National Suicide Prevention week and month are underway, but they come at a time when a video circulating on social media shows a man dying by suicide.
The video has been re-posted and viewed on social media like Tik Tok, despite the company's attempts to take it down.
Monday night it was intentionally broadcast in a Tempe Zoom meeting regarding teen suicide, by a group that infiltrated the meeting.
"We were all kinds of shocked and stunned," said Armando Montero.
Montero, 19, is running to be a board member with the Tempe Union High School District.
"I'm mainly [running] around the issue of mental health and suicide prevention. After going through a lot of my own struggles in high school, and losing a close friend my sophomore year," he said.
On Monday, the ASU sophomore was on a Zoom call with the group Parents for Suicide Prevention. They were fundraising for the young candidate and discussing stigma, awareness, and resources.
"It was going well. Everything was going great," said Amanda Steele, who has a child in the district.
Steele and other parents were quicky shocked, saddened and scarred when a group of about seven unidentified individuals Zoom-bombed the meeting and broadcast a video of a man dying by suicide.
"We didn’t think much of it. They were kind of there, not making much noise. About halfway through the event someone shared their screen, and it was the video that is being spread around the internet of an individual taking his own life on camera," said Montero. "We tried to get them out of the zoom meeting as quickly as possible. But the other individuals on the call began to unmute and say they wanted to commit suicide themselves."

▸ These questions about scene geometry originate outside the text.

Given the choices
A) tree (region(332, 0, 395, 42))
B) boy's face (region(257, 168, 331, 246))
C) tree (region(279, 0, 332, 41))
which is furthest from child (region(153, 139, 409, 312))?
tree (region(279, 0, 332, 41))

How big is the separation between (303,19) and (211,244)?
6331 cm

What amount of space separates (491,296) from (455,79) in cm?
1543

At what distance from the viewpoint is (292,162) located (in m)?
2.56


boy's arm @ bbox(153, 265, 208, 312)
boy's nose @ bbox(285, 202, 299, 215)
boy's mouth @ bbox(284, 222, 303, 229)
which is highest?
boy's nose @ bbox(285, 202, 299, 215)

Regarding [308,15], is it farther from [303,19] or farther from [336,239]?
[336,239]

"What I witnessed was horrifying," said Steele. "And something no one wants to witness."
"We were all kind of shocked and stunned," said Montero. "It’s something that’s going to be ingrained in my mind for a while. I didn’t get much sleep last night because it something that’s hard to forget."

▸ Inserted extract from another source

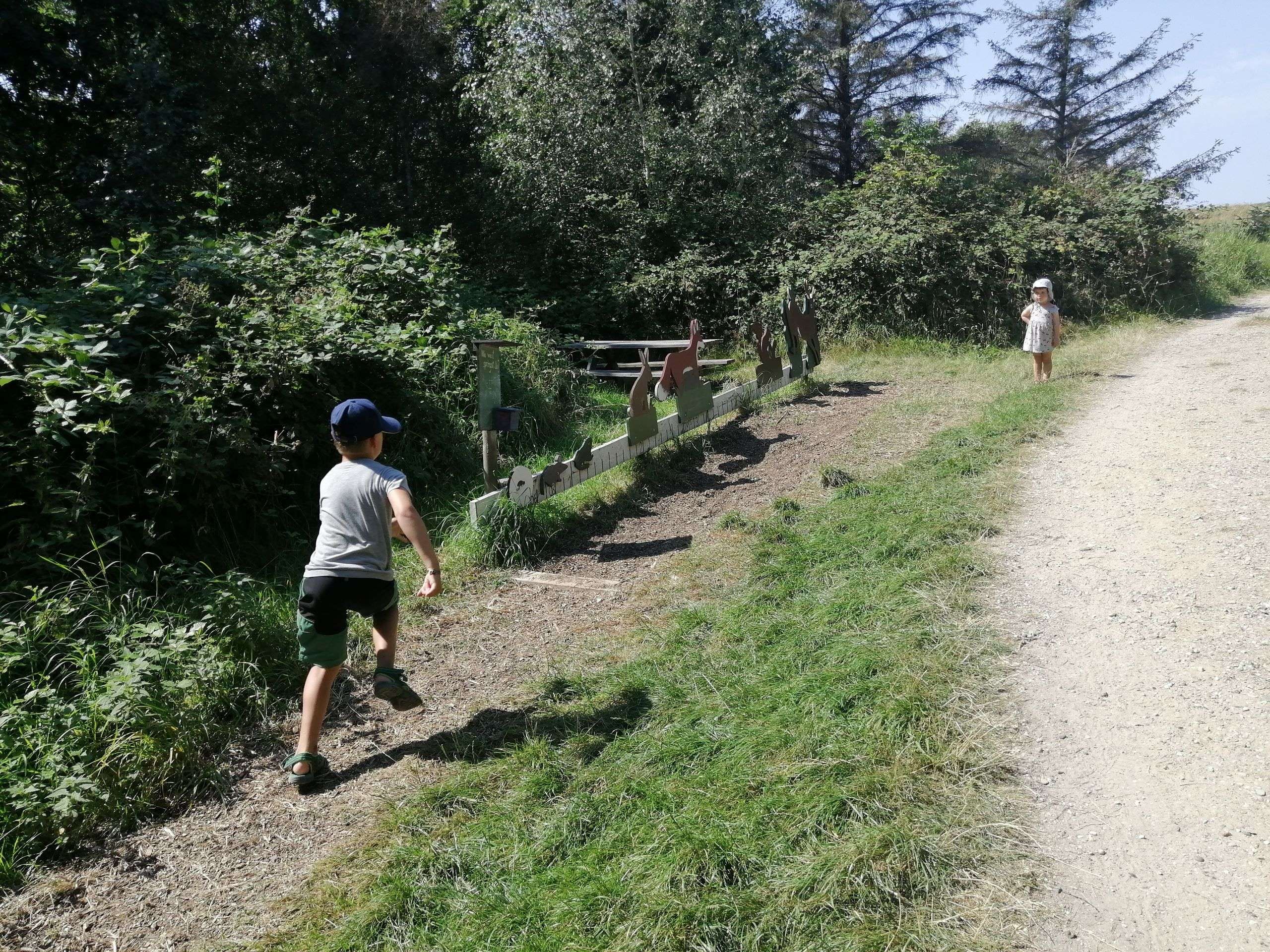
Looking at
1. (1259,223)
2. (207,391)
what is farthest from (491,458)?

"It made his way into a meeting in Tempe. So, it’s not going to go away," said Nikki Kontz, Clinical Director for Teen Lifeline.

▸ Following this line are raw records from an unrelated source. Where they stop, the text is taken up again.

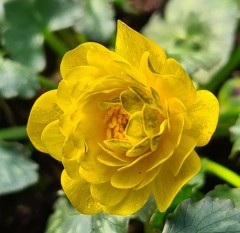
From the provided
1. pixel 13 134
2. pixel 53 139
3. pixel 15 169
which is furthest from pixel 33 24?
pixel 53 139

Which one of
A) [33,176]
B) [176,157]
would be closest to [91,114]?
[176,157]

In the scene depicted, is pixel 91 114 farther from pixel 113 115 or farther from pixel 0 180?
pixel 0 180

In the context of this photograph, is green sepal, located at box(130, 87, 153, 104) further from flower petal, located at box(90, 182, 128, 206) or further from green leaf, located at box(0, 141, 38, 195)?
green leaf, located at box(0, 141, 38, 195)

"On Sunday night, clips of a suicide that had originally been livestreamed on Facebook circulated on other platforms, including TikTok," wrote a TikTok Spokesperson in an email to ABC15.
Countless teens have watched the video - sometimes unknowingly.
"People are finding ways, unfortunately, to mask video," said Montero, referring to a bait-and-switch tactic where the video is hidden in between other clips.
"We very much worry about the contagion factor of that," said Kontz.
Kontz said it is important for parents to discuss the topic with their kids in a proactive, empathetic way.
"Be open and honest and ask, ‘Have you ever had thoughts like this before?,'" she said. "[Kids may] feel connection if they’re hurting and something like this happens. They are like, someone else out there felt, or feels, the way I do. The danger is that is it shows an example."
There is still some stigma around mental health, but Armando and others are trying to ensure the video's ripple effect is not harm, but more conversation and care.
"I think that every doctor, school, parent, and family member should be talking about it," said Steele.
That starts with talking to loved ones, family and friends and saying, 'If you need anything, I am here,'" said Montero. "It’s OK not to feel OK...to not always be happy and joyful."
Tik Tok tells ABC15 they are actively working to take down the video if it is posted and "banning accounts that repeatedly try to upload clips."
"If anyone in our community is struggling with thoughts of suicide or concerned about someone who is, we encourage them to seek support, and we provide access to hotlines directly from our app and in our Safety Center.